2.5 Numerical Summaries for Bivariate Data

2.5.1 Covariance

Previously, we used the var() function to calculate the variance statistic of a sample for a single variable. A closely related statistic is the covariance, calculated by the cov() function.

cov(weight, age)
## [1] 26.63442

The covariance will be positive if the two variables tend to have large/positive value at the same time, and small/negative values at the same time. A positive covariance means that two variables tend to increase together and decrease together. A negative covariance means that when one variable increases, the other tends to decrease. Unfortunately, we often cannot identify a “large” value of the covariance without knowing how much the two variables vary individually. We will explore how to handle that in the next statistic.

Below, we break down the covariance into the contributions by each point. Notice that the points in the first and third quadrants have positive contributions, while the points in the second and fourth quadrants have negative contributions.

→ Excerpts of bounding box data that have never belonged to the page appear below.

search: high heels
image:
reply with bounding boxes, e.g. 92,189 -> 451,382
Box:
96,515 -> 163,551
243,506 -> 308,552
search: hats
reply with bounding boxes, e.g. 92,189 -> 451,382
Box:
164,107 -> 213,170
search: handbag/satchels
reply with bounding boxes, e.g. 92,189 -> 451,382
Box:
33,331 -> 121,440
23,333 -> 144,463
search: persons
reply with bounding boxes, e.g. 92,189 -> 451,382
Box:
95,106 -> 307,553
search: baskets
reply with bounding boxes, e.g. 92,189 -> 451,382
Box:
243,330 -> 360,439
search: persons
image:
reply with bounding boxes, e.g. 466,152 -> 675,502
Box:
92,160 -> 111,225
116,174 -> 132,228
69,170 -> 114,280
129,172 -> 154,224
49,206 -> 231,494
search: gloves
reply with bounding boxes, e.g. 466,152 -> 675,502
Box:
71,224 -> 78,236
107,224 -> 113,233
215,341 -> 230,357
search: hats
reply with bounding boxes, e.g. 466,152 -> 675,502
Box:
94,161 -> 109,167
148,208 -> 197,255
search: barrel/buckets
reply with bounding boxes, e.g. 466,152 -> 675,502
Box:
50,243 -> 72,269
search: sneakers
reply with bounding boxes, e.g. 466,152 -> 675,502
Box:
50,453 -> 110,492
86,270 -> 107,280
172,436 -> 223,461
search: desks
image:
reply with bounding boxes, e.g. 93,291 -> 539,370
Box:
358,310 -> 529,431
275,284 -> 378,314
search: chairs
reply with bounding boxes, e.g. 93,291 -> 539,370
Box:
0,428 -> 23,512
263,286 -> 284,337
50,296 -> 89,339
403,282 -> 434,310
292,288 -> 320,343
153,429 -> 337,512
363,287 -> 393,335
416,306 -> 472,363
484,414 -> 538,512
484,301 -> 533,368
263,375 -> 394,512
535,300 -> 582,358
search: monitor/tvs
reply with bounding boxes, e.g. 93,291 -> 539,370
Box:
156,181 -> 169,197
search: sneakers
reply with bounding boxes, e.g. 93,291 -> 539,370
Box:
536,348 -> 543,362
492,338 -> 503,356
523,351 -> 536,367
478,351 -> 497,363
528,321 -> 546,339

Also note that the points farthest in the corners, far from the mean of both variables or the centroid, have the biggest contributions. (Don’t worry about the large block of code, we will not expect you to plot things like this, but it is an illustration of what R is capable of.)

covparts <- (age - mean(age)) * (weight - mean(weight))
plot(age, weight, 
     main = "Scatterplot with point size=covariance contribution",
     col = ifelse(covparts > 0, rgb(0, 0, 1, 0.6), rgb(1, 0, 0, 0.6)),
     pch = 16, cex = abs(covparts)^0.33, 
     xlab = "Age", ylab = "Weight")
abline(h = mean(weight), col = "black")
abline(v = mean(age), col = "black")
legend("bottomright", 
       legend = c("Positive", "Negative"),
       pch = 16, 
       col = c(rgb(0,0,1,0.6), rgb(1,0,0,0.6)))
labs <- c(4,16,18,22)
text(age[labs], weight[labs], 
     round(covparts[labs], 1), 
     adj = c(0.5, 0.25),
     cex = abs(covparts[labs])^0.1 / 1.5)

2.5.2 Correlation

We can calculate the sample correlation using the cor() function.

cor(weight, age)
## [1] 0.908391

Correlation scales the covariance by the standard deviations of the two variables. This gives a measure of how much the two variables vary together, relative to their individual variances.

cov(weight, age) / (sd(weight) * sd(age))
## [1] 0.908391

The correlation will always be between -1 and 1, with 1 representing perfect linearity sloping upward, and -1 representing perfect linearity sloping downward.